### TEXT SHOWN
%This is a Latex file%
%%%%%%%%%%%%%%%%%%%%%%%%%%%%%%%%%%%%%%%%%%%%%%%%%%%%%%%%%%%%%%%%%%%%%%%%
% univ.tex %
%%%%%%%%%%%%%%%%%%%%%%%%%%%%%%%%%%%%%%%%%%%%%%%%%%%%%%%%%%%%%%%%%%%%%%%%
\documentstyle[prl,aps,multicol,twoside]{revtex}
\pagestyle{myheadings}
\begin{document}
\draft
\title{Universal correlations of one-dimensional interacting electrons
in the gas phase}
\author{F. G\"ohmann and V. E. Korepin}
\address{Institute for Theoretical Physics, State University of New
York at Stony Brook, Stony Brook, NY 11794-3840, USA}
\maketitle
\begin{abstract}
We consider dynamical correlation functions of short range interacting
electrons in one dimension at finite temperature. Below a critical
value of the chemical potential there is no Fermi surface anymore, and
the system can no longer be described as a Luttinger liquid. Its low
temperature thermodynamics is that of an ideal gas. We identify the
impenetrable electron gas model as a universal model for the gas phase
and present exact and explicit expressions for the asymptotics of
correlation functions at small temperatures, in the presence of a
magnetic field.

### PROMPT 1
In the abstract above, which model is identified as a universal model for the gas phase?

### SUPPLIED INFORMATION
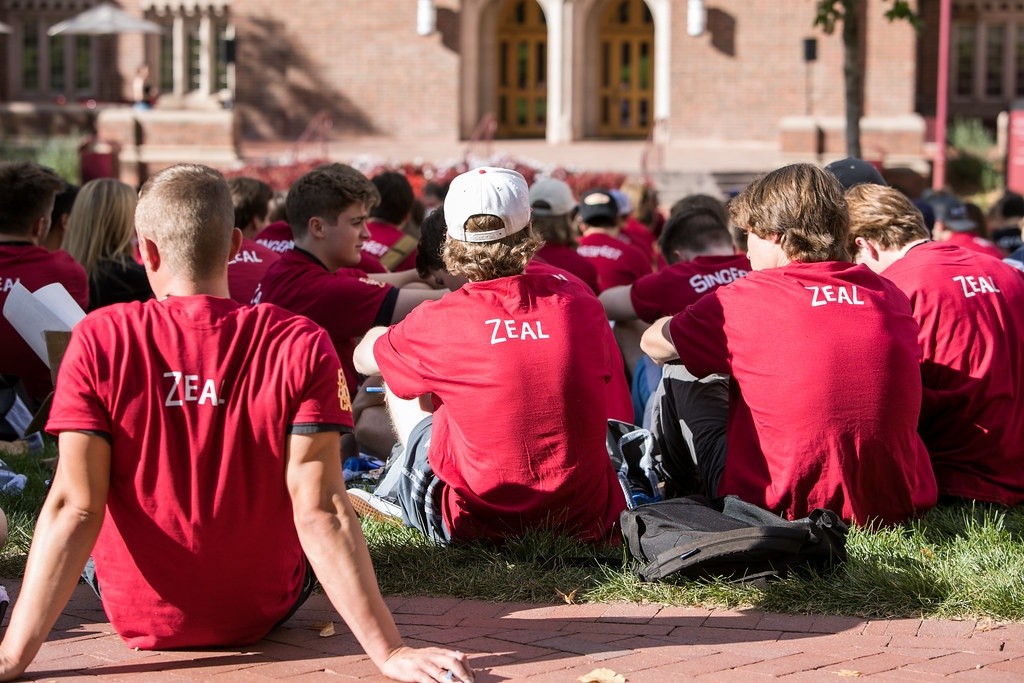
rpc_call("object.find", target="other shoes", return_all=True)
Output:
* * *
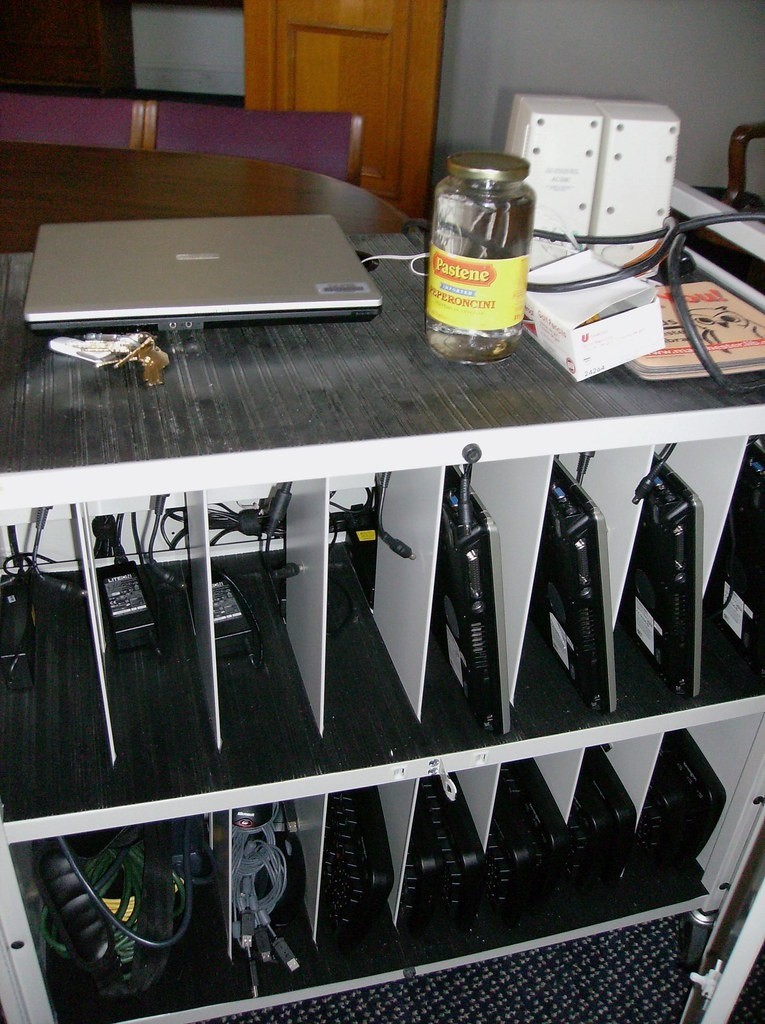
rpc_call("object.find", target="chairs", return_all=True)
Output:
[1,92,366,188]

### PROMPT 2
Pull out every line of the entries that contains the word "object".

### TASK ANSWER 1
The impenetrable electron gas model.

### TASK ANSWER 2
rpc_call("object.find", target="other shoes", return_all=True)
rpc_call("object.find", target="chairs", return_all=True)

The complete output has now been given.